▸ **About this task**
Which lines of the entries contain the word "curves"? Please list them.

▸ **Data extracts**
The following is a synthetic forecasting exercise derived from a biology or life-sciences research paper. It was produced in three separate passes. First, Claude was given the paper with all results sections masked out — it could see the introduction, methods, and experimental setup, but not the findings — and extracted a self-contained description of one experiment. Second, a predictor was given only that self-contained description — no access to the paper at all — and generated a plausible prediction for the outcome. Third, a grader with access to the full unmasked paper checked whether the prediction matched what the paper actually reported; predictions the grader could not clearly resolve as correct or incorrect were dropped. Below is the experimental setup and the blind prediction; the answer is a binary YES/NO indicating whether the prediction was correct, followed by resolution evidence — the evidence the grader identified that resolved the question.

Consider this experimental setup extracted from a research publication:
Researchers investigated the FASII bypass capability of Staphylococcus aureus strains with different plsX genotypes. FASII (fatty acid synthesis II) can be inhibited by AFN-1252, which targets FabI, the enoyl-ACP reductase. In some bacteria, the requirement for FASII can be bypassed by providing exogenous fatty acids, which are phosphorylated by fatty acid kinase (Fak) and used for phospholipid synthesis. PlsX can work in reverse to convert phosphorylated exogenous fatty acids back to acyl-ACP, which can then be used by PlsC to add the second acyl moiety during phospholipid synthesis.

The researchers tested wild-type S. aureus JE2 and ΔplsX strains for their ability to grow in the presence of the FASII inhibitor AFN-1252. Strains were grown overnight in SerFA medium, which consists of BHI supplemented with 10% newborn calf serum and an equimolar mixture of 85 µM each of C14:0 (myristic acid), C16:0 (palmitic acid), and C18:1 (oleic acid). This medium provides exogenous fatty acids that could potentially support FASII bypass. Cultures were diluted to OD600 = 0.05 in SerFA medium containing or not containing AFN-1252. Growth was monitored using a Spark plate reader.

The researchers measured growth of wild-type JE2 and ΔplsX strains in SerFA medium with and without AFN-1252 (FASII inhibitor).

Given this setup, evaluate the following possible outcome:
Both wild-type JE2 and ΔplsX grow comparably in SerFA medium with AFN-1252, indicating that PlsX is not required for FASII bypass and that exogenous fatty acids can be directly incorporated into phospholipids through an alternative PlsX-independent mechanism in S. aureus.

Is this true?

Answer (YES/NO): NO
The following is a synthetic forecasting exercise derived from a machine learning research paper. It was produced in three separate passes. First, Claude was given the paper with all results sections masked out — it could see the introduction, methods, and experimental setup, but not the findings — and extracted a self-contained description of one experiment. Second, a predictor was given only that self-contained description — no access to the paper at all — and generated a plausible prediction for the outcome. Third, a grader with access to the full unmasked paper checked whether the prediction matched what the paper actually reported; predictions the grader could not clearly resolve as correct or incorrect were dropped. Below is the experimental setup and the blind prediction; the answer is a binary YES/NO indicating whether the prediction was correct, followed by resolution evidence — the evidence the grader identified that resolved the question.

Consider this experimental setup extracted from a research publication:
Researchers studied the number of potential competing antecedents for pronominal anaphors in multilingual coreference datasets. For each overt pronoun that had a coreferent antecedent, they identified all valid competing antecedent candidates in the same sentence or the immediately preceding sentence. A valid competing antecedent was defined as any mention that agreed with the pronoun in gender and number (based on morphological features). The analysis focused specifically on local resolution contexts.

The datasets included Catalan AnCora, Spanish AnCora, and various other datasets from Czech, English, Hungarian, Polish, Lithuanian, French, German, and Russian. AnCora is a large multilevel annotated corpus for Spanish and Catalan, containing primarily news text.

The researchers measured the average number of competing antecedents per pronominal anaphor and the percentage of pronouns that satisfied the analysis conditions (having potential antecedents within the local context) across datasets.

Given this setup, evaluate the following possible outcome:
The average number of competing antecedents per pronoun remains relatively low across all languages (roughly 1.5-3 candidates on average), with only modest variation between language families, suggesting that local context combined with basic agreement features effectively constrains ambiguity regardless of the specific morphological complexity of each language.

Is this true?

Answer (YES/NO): NO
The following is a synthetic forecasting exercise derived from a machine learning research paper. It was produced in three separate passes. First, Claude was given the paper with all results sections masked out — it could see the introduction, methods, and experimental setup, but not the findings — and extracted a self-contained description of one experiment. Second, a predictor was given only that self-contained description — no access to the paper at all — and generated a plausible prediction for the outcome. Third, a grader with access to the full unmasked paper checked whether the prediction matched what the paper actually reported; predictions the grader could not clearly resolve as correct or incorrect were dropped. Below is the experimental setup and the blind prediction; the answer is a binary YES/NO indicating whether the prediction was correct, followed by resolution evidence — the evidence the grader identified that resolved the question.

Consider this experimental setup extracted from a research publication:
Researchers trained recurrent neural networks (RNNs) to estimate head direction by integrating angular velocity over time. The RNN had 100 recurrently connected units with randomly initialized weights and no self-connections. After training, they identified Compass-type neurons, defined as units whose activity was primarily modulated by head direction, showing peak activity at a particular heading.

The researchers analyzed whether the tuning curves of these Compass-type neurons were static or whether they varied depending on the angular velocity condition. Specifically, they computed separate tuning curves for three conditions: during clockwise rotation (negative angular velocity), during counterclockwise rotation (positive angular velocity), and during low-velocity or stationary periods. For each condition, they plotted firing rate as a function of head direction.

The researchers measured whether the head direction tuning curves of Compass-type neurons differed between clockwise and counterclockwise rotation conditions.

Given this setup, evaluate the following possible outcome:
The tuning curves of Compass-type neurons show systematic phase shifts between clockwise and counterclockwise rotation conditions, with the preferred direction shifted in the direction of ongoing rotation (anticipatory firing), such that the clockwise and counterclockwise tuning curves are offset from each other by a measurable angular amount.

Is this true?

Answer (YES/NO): YES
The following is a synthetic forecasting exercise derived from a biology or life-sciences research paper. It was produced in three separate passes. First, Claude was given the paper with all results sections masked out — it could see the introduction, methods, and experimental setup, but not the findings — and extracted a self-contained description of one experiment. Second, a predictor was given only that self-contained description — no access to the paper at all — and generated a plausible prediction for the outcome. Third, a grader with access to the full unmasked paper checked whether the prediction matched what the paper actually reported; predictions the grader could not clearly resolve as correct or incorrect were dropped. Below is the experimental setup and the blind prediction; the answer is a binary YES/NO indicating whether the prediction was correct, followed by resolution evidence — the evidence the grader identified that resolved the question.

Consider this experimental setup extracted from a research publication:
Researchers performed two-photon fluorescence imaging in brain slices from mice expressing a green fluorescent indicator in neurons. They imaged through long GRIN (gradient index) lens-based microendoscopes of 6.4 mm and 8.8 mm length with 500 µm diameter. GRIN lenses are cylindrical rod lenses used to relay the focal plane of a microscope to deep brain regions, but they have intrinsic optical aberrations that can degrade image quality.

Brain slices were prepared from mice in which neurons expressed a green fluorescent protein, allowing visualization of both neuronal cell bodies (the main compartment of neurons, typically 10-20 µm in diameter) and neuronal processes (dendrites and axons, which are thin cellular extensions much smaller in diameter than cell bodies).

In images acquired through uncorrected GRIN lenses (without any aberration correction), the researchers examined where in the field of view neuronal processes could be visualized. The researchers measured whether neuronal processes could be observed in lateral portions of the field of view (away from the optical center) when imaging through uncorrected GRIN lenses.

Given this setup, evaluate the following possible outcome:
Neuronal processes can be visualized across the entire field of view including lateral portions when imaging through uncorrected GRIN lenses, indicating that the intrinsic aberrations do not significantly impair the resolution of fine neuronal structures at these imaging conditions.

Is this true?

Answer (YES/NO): NO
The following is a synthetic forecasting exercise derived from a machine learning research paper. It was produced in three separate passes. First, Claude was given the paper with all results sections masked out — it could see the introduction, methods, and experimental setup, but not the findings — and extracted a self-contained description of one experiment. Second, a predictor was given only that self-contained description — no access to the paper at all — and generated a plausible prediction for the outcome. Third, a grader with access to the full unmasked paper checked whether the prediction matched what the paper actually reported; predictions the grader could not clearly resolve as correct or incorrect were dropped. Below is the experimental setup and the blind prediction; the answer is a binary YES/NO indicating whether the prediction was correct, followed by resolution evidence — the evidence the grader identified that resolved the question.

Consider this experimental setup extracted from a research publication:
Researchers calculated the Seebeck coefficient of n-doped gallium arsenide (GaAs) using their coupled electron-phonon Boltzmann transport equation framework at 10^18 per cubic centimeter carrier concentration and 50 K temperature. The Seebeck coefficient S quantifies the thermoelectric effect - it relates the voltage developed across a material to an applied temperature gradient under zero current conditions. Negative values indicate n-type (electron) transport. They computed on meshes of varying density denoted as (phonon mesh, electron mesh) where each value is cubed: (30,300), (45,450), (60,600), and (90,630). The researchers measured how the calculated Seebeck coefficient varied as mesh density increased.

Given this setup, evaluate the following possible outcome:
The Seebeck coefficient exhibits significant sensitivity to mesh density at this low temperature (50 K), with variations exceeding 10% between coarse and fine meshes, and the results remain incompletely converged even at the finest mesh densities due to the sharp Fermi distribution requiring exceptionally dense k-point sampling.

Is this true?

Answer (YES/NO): NO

▸ **Final answer**
The researchers analyzed whether the tuning curves of these Compass-type neurons were static or whether they varied depending on the angular velocity condition. Specifically, they computed separate tuning curves for three conditions: during clockwise rotation (negative angular velocity), during counterclockwise rotation (positive angular velocity), and during low-velocity or stationary periods. For each condition, they plotted firing rate as a function of head direction.
The researchers measured whether the head direction tuning curves of Compass-type neurons differed between clockwise and counterclockwise rotation conditions.
The tuning curves of Compass-type neurons show systematic phase shifts between clockwise and counterclockwise rotation conditions, with the preferred direction shifted in the direction of ongoing rotation (anticipatory firing), such that the clockwise and counterclockwise tuning curves are offset from each other by a measurable angular amount.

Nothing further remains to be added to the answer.